„Liebe Kunden, Kollegen, Lieferanten,
vielen Dank für das irrsinnig erfolgreiche letzte Jahr! Wieder einmal ist es uns gelungen, den Umsatz um 350% zu steigern und einige der namhaftesten Kreativpreise abzustauben.
Zeit, auch einmal an diejenigen zu denken, denen es weniger gut geht als uns. Deshalb haben wir uns überlegt, in diesem Jahr keine Weihnachtsgeschenke zu verschicken, sondern das Geld dafür einer wohltätigen Organisation zu spenden, damit ein Not leidender afrikanischer Despot Stamm endlich die dringend benötigten Waffen Brunnen bekommt. Wir denken, dass dies auch in Ihrem Sinne ist, und wünschen ein frohes Fest sowie ein tolles 2009!“
Dass Weihnachten naht, merkt der mit Arbeit überhäufte Texter meist erst daran, dass sich plötzlich gruselige Texte dieser Art massenweise in seinem Briefkasten einfinden. Gruselig weil: Er kann sich nicht daran erinnern, jemals ein Weihnachtsgeschenk von einer Agentur erhalten zu haben. Ein Nichts also, das da in seinem Namen gespendet wurde. Außerdem spürt er genau die Perfidie dahinter: Wer wird schon böse, wenn Gutes getan wird oder trotzig rufen: „Ich will aber lieber mein Geschenk!“?

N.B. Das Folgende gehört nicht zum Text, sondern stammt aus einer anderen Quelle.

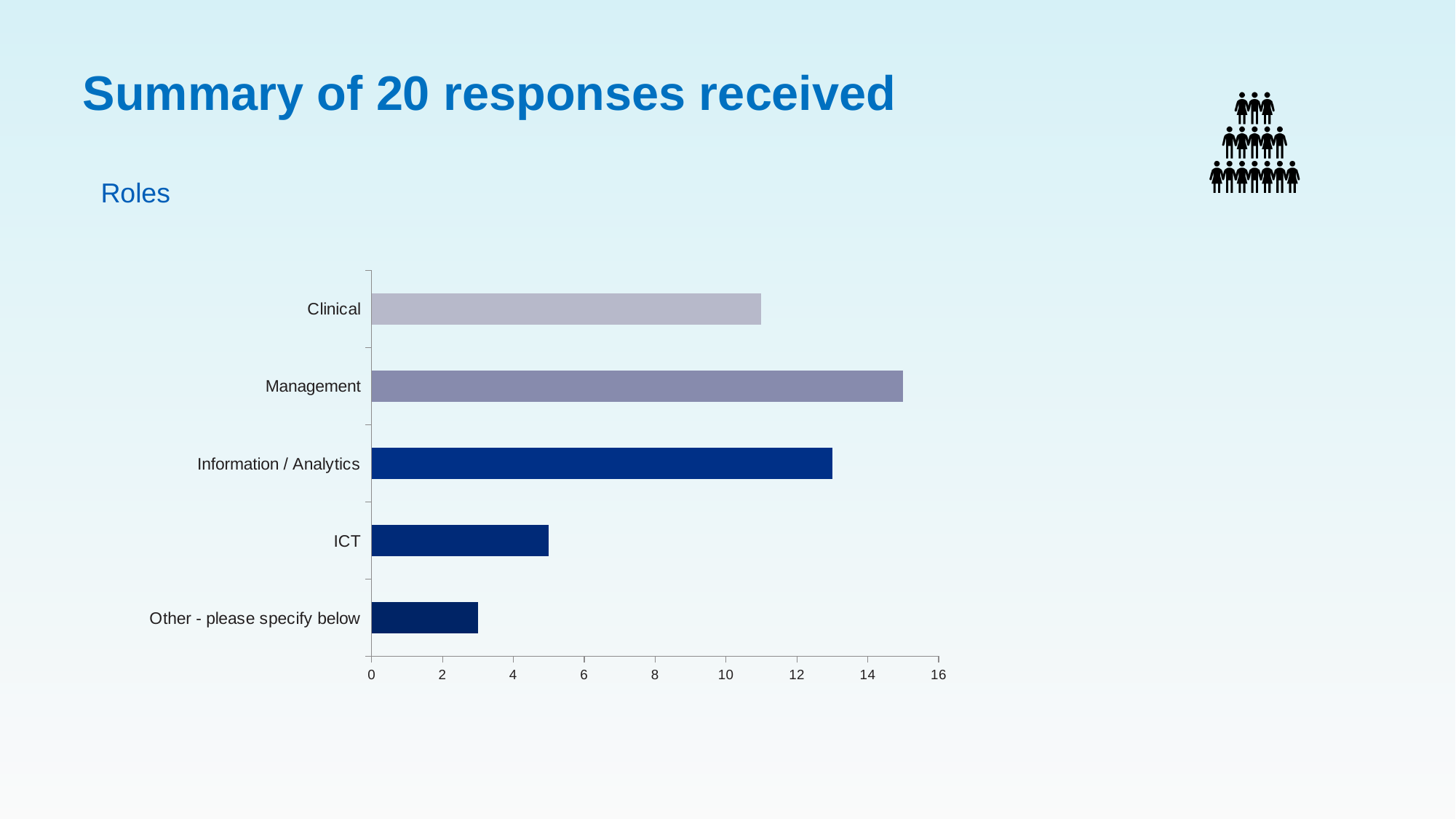
Is the value for Management greater or less than 14? greater Is the value for ICT greater or less than 6? less Is the value for Other - please specify below greater or less than 4? less What kind of chart is shown on the slide? bar chart Which is larger, the value for Clinical or the value for Information / Analytics? Information / Analytics How many role categories are plotted in the chart? 5 Which is larger, the value for ICT or the value for Other - please specify below? ICT Which role has the lowest number of responses? Other - please specify below What is the maximum value shown on the horizontal axis? 16 Which role has the highest number of responses? Management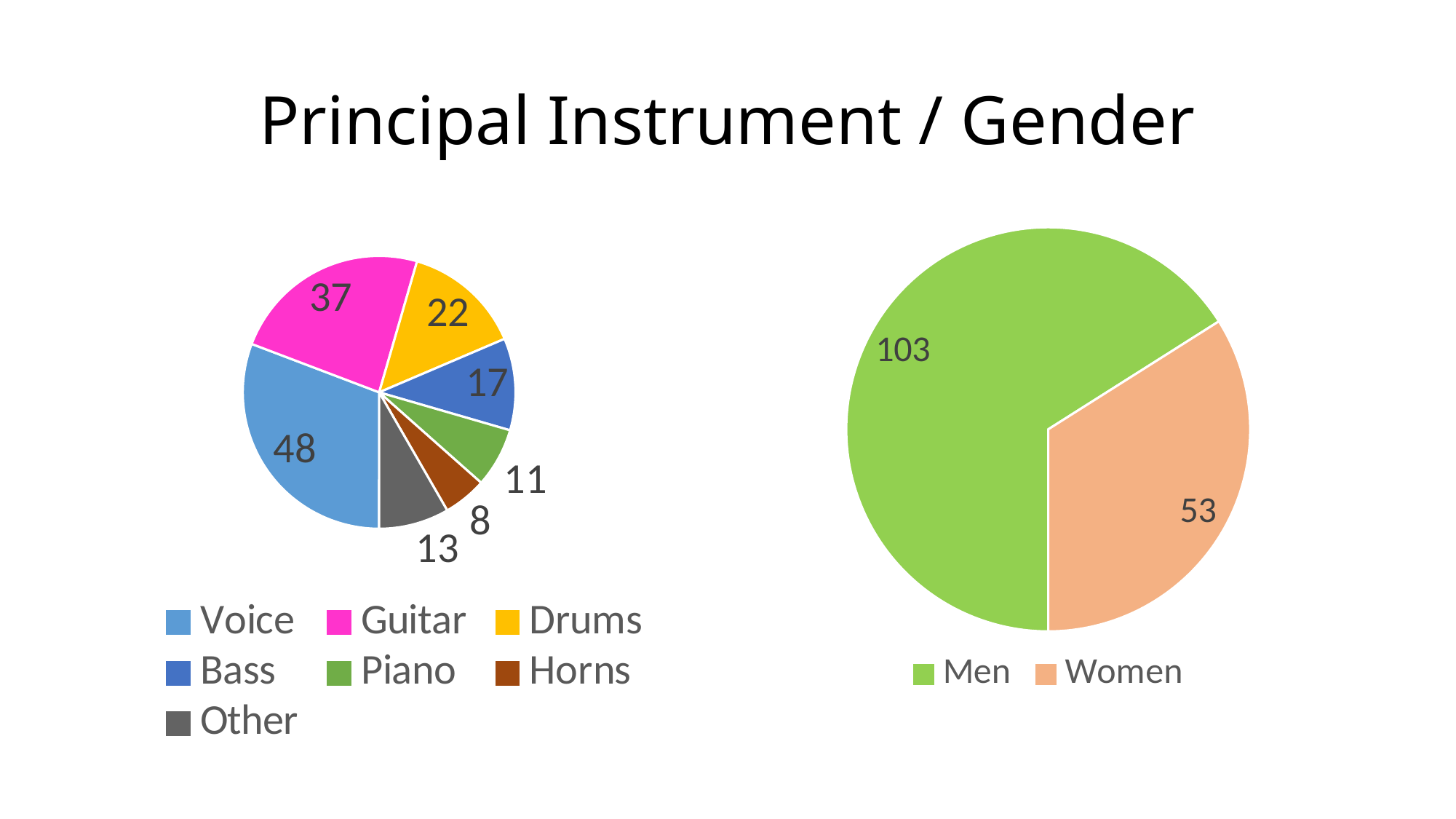
In the left pie chart, which category has the largest slice? Voice What type of chart is the right chart? Pie chart How many categories does the left pie chart show? 7 In the left pie chart, what is the value for Voice? 48 In the left pie chart, which is larger, Other or Piano? Other In the right pie chart, what is the difference between the values for Men and Women? 50 In the left pie chart, which category has the smallest slice? Horns In the right pie chart, what share of the total do Men represent, to the nearest whole percent? 66% In the left pie chart, what is the value for Drums? 22 In the right pie chart, what is the value for Women? 53 In the left pie chart, what is the value for Horns? 8 In the left pie chart, what is the difference between the values for Guitar and Bass? 20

Mit leichter Wehmut denkt er an frühere Vorweihnachtszeiten zurück, als sich in Werbeagenturen noch Weinkisten und Fresspakete stapelten. Solche, die von Produktionen und Studios kamen. Und solche, die von den Agenturen an die Kunden gingen: Kisten und Körbe voller Leckereien, intern auch „Bestecherlies“ genannt.
Aus, vorbei, nie wieder!
Die großzügige Spende, so es sie denn gibt, ist deutlich billiger als die opulente Versorgung mit Luxus-Fressalien, die schnell mehrere tausend Euro verschlingt. Insofern macht sich gut sein doppelt bezahlt. Als Imagegewinn und als Cash, das auf dem Konto bleibt.
Ob es sehr pietätlos wäre, nach einer Spendenquittung zu fragen?